1. Eles serão fortes enquanto formos fracos e a indignação for só dalguns. Só pararão quando estivermos secos como os gregos e apenas nos restar o coiro, esbulhado todo o cabelo. Nas últimas semanas, depois do Instituto Nacional de Estatística e do Banco de Portugal terem “descoberto” o que muitos sabiam há anos, a degradação da política expôs-se em crescendo. Dum lado, reclama o PS contra o escândalo da Madeira. Do outro, grita o PSD que a responsabilidade pelo buraco do continente é do PS. Os dois têm razão. Porque os dois são culpados. Os notáveis do costume, alguns deles outorgantes da impunidade que protege a política, emergiram do ruído pedindo leis que sancionem os que gastam o que não está autorizado. Como se o problema fosse da lei, que existe e é ignorada, e não fosse dessa espécie de amnistia perpétua que decretaram. É, assim, fácil prever como terminará o inquérito que o Procurador-Geral da República determinou. O destino dos mesmos é o de sempre: sem o mínimo incómodo, muito menos de consciência, uns, eles, continuarão a dizer aos outros, nós, cada vez mais sufocados, que temos que pagar o que (não) gastámos. 

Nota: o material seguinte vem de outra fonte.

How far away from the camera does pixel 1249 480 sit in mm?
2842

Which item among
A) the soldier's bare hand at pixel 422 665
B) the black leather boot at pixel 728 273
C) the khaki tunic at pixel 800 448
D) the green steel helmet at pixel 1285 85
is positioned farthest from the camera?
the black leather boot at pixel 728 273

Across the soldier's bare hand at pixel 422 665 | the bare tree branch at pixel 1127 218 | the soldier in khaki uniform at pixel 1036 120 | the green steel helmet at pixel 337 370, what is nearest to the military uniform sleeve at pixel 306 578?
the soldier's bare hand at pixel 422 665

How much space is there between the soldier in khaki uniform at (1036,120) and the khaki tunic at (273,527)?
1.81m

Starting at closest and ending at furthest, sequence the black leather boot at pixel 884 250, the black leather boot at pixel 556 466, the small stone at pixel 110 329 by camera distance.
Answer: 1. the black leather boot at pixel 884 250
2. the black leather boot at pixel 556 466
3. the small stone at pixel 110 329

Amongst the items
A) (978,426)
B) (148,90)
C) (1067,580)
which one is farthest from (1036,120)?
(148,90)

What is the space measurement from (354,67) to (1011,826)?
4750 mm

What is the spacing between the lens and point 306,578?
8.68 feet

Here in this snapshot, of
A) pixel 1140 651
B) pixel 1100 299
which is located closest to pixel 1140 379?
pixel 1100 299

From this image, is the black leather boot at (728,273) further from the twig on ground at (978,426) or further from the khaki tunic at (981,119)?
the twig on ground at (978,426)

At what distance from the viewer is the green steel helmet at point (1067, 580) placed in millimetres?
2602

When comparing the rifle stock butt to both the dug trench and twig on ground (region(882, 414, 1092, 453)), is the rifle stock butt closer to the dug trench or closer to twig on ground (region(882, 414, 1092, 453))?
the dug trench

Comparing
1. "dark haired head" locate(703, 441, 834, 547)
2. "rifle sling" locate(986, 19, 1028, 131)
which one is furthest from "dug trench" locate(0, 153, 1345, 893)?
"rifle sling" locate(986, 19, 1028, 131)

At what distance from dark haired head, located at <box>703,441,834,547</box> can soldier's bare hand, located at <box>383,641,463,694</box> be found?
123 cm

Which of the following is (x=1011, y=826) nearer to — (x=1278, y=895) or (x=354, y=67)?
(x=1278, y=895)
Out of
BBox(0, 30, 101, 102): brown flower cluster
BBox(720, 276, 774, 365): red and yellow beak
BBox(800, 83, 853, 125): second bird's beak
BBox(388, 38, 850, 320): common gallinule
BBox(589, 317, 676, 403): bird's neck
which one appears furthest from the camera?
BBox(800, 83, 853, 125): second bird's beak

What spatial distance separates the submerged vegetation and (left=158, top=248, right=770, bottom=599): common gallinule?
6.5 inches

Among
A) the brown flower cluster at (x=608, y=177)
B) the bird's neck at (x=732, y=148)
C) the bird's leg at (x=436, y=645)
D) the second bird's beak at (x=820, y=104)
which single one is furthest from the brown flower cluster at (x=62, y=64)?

Sobre a Madeira, um notável de Bruxelas mostrou surpresa. Estava em Wroclaw, na Polónia, com todos os ministros das finanças da Europa. Foram para decidir sobre a Grécia, que se afunda e arrastará com ela a Europa e o euro. Não sei quanto gastaram, mas foi muito. Sei que decidiram coisa nenhuma. Sobre a Madeira, outro notável, o presidente da nossa República, disse com ar grave: “Ninguém está imune aos sacrifícios”. Estava nos Açores, onde teve a oportunidade de apreciar o “sorriso das vacas” e verificar que “estavam satisfeitíssimas, olhando para o pasto que começava a ficar verdejante”. Não sei quanto gastou, mas não terá sido pouco. Disse-me Rita Brandão Guerra, deste jornal, que Sua Excelência se fez acompanhar de 30 pessoas, 12 seguranças, dois fotógrafos oficiais, médico e enfermeira pessoais, dois bagageiros e um mordomo inclusos. 

2. “O cratês em discurso directo” podia ser o título desta crónica. Porque há uma prática evidente e um discurso, que emergem sob a responsabilidade de Nuno Crato, eticamente deploráveis. A 14 de Setembro, o Ministério da Educação e Ciência confirmou que as escolas só podiam contratar professores ao mês, mesmo que o horário fosse para o ano inteiro. Independentemente de ter emendado a mão, com justificações trapalhonas, pressionado pelas reacções, o importante é ter posto a nu a seriedade que não tem, a ética em que não se move e a facilidade com que calca a dignidade de uma profissão. Que pretenderiam as mentes captas dos seus responsáveis? Não pagarem Agosto? Interromperem o vínculo no Natal e na Páscoa? Aumentarem a competição mercenária a que estão a reduzir a Escola? Isto não é fazer política. A isto chama-se canibalizar a Educação. 

3. O pudor mínimo mandaria que o primeiro-ministro se recolhesse ao mosteiro do silêncio em matéria de avaliação do desempenho dos professores. Não sabe do que fala, nem sabe que não sabe do que fala. Mas falou. Falou para felicitar o Governo e destacar o rigor daquilo que o dito fez. No dia seguinte, o rigor tornou-se público: a avaliação dos mais de mil directores de agrupamentos e escolas é o primeiro paradigma da pantomina. Segundo a bíblia da econometria pública, o Sistema Integrado de Avaliação de Desempenho da Administração Pública, caberia aos directores regionais de Educação avaliá-los e classificá-los. Só que esses foram todos apeados. E os senhores que se seguem não cumprem o requisito legal de terem seis meses de contacto funcional com os avaliados. O desleixo, a improvisação e o amadorismo estão aqui. Mesmo que Passos Coelho os felicite. 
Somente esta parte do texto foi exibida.